I love Kahlil Gibran's poetry and have been collecting his couplets as I read his books. Here are a few that I loved:

  • A little knowledge that acts is worth infinitely more than much knowledge that is idle.
  • He who does not seek advice is a fool. His folly blinds him to truth and makes him evil, stubborn and a danger to his fellow man.
  • The heart's affections are divided like branches of the cedar tree, if the tree loses one strong branch, it will suffer but it does not die. It will pour all of it's vitality into the next branch so that it will grow and fill the empty place.
  • Not everyone in chains is subdued. At times, a chain is greater than a necklace.
  • Oh Jesus, they have built these churches for the sake of their own glory, and embellished them with silk and melted gold. They left the bodies of the chosen poor wrapped in tattered raiment in the cold night. They filled the sky with the smoke of burning candles and incense and left the bodies of thy faithful worshippers empty of bread. They raised their voices with hymns of praise, but deafened themselves to the cry and moans of widows and orphans.
  • Come again, O Living Jesus, and drive the vendors of thy faith from thy sacred temple, for they have turned into a dark cave where vipers or hypocrisy and falsehood crawl and abound.
  • What is it to be a good citizen? It is to acknowledge the other person's rights before asserting your own, but always to be concious of your own. It is to create the useful and beautiful with your own hands and to admire what others have created in love and with faith. It is to produce by labour and only by labour and to spend less than you have produced that your children may not be dependent upon the state for support when you are no more.
  • The clergyman erects his temple upon the graves and bones of the devoted worshippers.
  • We who live amid the excitements of the city know nothing of the life of the mountain villagers. We are swept into the current of urban existence, until forget the peaceful rhythms of simple country life, reap in autumn, rest in winter, imitating nature in all her cycles. What we sow we reap not, they reap what they sow. We are slaves of gain, and they children of contenment. Our draught from the up of life is mixed with bitterness and despair, fear and weariness but they drink the pure vector of life's fulfilment.
  • For the criminal who is weak and poor the narrow cell of death awaits but honour and glory await the rich who conceal the crimes behind their gold and silver and inherited glory.
  • Man is like the foam of the sea, that floats upon the surface of the water. When the wind blows, it vanishes, as if it had never been. Thus are our lives blown away by death.
  • Death is an ending to the son of the earth, but to the soul it is the start, the triumph of life.
  • Remember, one just man causes the devil greater affliction than a million blind followers.
  • There is something in our life which is nobler and more supreme than fame, and this something is the great deed that invokes fame.
  • Are you a governor looking down on those you govern, never stirring abroad except to rifle their pockets or to exploit them for your own profit? If so, you are like tares upon the threshing floor of the nation. Are you a devoted servant who loves the people and is ever watchful over their welfare, and zealous for their success? If so, you are a blessing in the granaries of the land.
  • Say not, "There goes a learned man". Nor, "There a chieftain dignified". The best of men are in the herd and heed the shepherd as their guide.
  • Are you a husband who regards the wrongs he committed as lawful, but those of his wife unlawful? If so, you are like those extinct savages who lived in the caves and covered their nakedness with hides. Or are you a faithful companion, whose wife is ever at his side, sharing his every thought, rapture and victory? If so, you are as one who at dawn walks at the head of the nation toward the high moon of justice, reason and wisdom.
  • Are you a journalist who sells his principles in the market of slaves and who fattens on gossip, misfortune and crime? If so, you are like a ravenous vulture praying upon rotting carrion.
  • Are you a politician who says to himself: "I will use my country for my own benefit?". If so, you are naught but a parasite living on the flesh of others.

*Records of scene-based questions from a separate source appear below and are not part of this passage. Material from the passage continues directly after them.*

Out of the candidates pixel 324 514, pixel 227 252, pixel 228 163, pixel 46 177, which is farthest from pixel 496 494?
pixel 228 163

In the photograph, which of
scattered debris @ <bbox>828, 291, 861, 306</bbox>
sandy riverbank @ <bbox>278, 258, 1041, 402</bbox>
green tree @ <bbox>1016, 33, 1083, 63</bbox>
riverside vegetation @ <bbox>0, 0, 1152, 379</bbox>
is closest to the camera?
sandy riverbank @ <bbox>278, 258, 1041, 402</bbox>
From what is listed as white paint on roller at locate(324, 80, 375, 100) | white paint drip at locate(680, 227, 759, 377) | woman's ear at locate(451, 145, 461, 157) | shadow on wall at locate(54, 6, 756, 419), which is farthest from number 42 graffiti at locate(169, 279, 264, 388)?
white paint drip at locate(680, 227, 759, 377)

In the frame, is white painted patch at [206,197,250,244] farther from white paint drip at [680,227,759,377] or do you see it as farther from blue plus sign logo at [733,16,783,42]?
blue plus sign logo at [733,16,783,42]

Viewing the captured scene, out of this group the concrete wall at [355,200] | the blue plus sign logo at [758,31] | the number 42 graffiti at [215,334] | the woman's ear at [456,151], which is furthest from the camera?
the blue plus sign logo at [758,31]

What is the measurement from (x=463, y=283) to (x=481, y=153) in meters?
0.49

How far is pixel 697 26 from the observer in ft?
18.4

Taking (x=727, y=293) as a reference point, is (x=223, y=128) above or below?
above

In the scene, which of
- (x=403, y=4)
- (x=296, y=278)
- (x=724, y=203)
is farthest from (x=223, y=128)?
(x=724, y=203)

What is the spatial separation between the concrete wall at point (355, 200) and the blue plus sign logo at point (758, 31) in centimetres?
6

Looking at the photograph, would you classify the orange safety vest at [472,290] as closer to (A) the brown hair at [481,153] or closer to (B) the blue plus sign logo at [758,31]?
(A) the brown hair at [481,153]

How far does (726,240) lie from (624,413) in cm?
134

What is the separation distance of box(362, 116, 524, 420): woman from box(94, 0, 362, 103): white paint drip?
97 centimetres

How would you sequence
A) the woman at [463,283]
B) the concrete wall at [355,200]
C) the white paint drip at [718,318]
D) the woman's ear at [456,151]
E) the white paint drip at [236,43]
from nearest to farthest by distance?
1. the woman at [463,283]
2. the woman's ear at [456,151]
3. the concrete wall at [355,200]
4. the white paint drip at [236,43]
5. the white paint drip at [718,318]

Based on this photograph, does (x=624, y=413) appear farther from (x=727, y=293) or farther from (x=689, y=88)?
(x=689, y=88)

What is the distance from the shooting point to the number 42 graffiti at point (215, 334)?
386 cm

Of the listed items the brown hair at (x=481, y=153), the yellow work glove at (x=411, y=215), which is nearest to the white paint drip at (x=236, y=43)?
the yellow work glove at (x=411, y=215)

Or are you a devoted patriot, who whispers into the ear of his inner self: "I love to serve my country as a faithful servant". If so, you are an oasis in the desert, ready to quench the thirst of the wayfarer.
  • Progress is not merely improving the past; it is moving forward toward the future.

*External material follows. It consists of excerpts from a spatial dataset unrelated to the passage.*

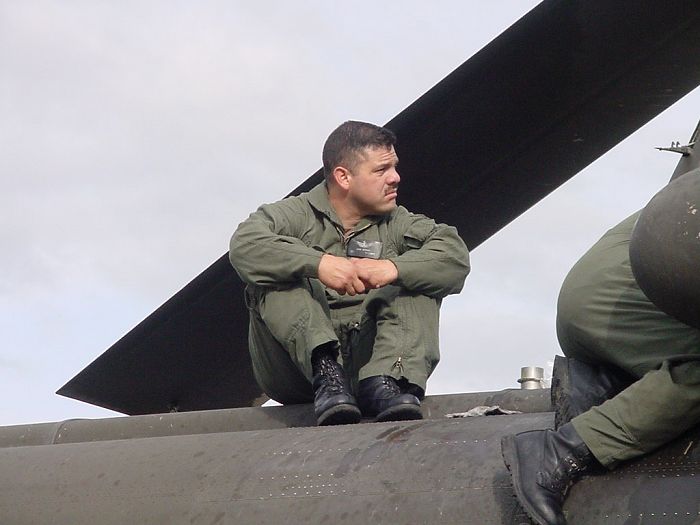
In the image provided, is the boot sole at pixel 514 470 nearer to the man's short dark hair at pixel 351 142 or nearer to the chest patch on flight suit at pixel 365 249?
the chest patch on flight suit at pixel 365 249

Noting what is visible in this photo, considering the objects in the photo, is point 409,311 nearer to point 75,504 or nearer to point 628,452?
point 75,504

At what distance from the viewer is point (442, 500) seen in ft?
10.6

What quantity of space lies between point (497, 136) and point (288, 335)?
142 centimetres

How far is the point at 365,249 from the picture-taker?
4668mm

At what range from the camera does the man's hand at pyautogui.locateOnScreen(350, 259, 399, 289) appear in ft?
14.2

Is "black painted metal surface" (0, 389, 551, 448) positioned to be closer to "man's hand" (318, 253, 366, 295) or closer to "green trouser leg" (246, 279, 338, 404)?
"green trouser leg" (246, 279, 338, 404)

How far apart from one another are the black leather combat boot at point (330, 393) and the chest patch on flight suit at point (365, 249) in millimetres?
457

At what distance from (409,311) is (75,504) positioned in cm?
123

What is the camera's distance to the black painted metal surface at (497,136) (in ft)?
16.5

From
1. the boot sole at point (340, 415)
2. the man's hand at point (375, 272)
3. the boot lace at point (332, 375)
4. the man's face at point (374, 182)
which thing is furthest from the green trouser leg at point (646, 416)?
the man's face at point (374, 182)

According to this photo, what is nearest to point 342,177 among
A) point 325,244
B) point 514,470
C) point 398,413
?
point 325,244

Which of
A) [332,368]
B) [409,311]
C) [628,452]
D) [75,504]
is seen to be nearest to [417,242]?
[409,311]

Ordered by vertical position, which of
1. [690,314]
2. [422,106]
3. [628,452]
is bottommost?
[628,452]

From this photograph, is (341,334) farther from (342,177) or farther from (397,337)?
(342,177)
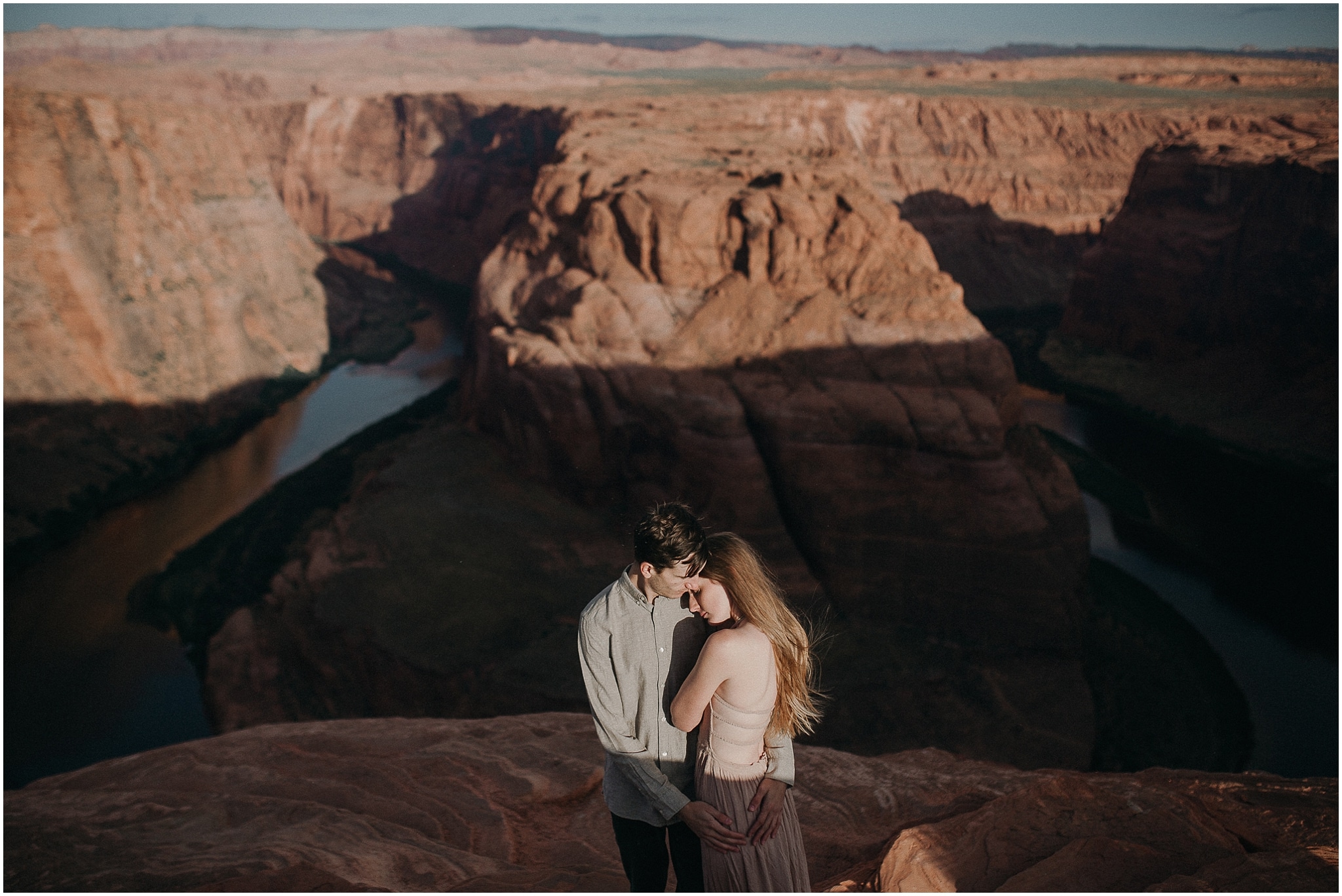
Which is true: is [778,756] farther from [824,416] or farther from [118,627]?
[118,627]

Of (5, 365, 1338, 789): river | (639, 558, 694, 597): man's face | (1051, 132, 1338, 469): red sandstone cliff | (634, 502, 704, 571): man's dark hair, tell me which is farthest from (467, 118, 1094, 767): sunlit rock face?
(1051, 132, 1338, 469): red sandstone cliff

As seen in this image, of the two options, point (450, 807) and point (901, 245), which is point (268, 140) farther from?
point (450, 807)

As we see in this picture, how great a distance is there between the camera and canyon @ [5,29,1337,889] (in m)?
8.48

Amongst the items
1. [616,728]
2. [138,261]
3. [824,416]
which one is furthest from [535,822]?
[138,261]

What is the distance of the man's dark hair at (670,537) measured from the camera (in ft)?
11.2

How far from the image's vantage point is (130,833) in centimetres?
629

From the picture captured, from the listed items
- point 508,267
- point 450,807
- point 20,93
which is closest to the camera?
point 450,807

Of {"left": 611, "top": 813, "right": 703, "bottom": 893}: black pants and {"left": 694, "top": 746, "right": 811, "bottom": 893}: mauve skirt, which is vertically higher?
{"left": 694, "top": 746, "right": 811, "bottom": 893}: mauve skirt

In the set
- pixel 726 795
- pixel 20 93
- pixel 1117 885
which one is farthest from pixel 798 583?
pixel 20 93

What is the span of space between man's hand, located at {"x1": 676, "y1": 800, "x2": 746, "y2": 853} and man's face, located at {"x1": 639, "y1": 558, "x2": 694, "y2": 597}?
0.99 meters

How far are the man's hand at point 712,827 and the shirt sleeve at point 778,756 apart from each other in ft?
0.92

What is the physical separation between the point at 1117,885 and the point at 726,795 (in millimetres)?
2541

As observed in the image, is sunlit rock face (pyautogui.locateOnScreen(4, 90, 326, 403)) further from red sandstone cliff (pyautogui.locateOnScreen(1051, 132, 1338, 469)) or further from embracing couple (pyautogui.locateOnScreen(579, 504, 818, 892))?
red sandstone cliff (pyautogui.locateOnScreen(1051, 132, 1338, 469))

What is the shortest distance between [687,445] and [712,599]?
51.0 feet
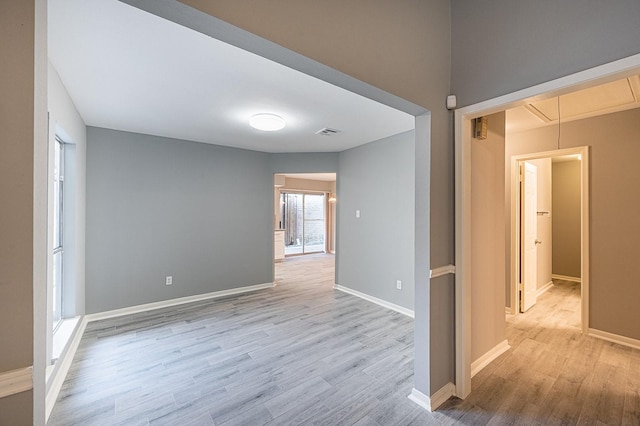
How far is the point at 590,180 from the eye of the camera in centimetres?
306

  • Great truth that transcends nature does not pass from one being to another by way of human speech. Truth chooses silence to convey her meaning to loving souls.

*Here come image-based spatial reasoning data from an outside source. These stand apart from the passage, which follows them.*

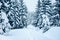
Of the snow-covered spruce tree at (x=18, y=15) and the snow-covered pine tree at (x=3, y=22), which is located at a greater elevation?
the snow-covered pine tree at (x=3, y=22)

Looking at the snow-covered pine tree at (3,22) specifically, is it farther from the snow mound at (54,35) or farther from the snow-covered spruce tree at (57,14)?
the snow-covered spruce tree at (57,14)

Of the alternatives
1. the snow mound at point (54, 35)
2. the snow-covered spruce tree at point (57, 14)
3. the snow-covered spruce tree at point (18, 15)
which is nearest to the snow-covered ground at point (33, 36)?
the snow mound at point (54, 35)

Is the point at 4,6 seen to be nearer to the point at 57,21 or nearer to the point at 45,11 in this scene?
the point at 57,21

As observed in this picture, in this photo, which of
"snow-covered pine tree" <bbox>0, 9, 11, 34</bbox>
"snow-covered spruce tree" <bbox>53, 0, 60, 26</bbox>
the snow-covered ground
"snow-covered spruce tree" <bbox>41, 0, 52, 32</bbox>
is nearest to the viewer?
the snow-covered ground

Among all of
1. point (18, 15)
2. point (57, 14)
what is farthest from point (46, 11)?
point (18, 15)

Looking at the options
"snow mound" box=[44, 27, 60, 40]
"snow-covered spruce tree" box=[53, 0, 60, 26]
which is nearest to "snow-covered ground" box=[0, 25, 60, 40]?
"snow mound" box=[44, 27, 60, 40]

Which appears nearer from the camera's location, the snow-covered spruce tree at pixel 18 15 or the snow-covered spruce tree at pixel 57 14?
the snow-covered spruce tree at pixel 57 14

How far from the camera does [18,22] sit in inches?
1535

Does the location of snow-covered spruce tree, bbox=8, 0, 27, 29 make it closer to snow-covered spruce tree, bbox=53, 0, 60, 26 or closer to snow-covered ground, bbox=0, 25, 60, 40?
snow-covered spruce tree, bbox=53, 0, 60, 26

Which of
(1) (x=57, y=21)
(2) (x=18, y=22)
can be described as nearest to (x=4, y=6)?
(1) (x=57, y=21)

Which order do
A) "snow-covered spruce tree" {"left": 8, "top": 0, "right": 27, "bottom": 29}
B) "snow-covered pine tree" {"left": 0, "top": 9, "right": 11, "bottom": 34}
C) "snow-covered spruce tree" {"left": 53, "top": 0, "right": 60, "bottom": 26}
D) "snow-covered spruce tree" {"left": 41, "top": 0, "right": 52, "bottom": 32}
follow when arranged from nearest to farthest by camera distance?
1. "snow-covered pine tree" {"left": 0, "top": 9, "right": 11, "bottom": 34}
2. "snow-covered spruce tree" {"left": 53, "top": 0, "right": 60, "bottom": 26}
3. "snow-covered spruce tree" {"left": 41, "top": 0, "right": 52, "bottom": 32}
4. "snow-covered spruce tree" {"left": 8, "top": 0, "right": 27, "bottom": 29}

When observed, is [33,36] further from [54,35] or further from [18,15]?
[18,15]

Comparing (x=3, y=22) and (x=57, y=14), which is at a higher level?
(x=3, y=22)

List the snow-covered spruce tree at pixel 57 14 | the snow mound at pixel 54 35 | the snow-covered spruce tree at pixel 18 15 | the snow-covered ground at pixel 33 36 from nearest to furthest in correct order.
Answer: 1. the snow-covered ground at pixel 33 36
2. the snow mound at pixel 54 35
3. the snow-covered spruce tree at pixel 57 14
4. the snow-covered spruce tree at pixel 18 15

  • Whoever would be a teacher of men, let him begin his teaching himself before teaching others; and let him teach by example before teaching by word. For he who teaches himself and rectifies his own ways is more deserving of respect and reverence than he who would teach others and rectify their ways.
  • In the mouth of the society are many diseased teeth, decayed to the bones of the jaws. But society makes no efforts to have them extracted and be rid of the affliction. It contents itself with gold fillings. Many are the dentists who treat the decayed teeth of the society with glittering gold.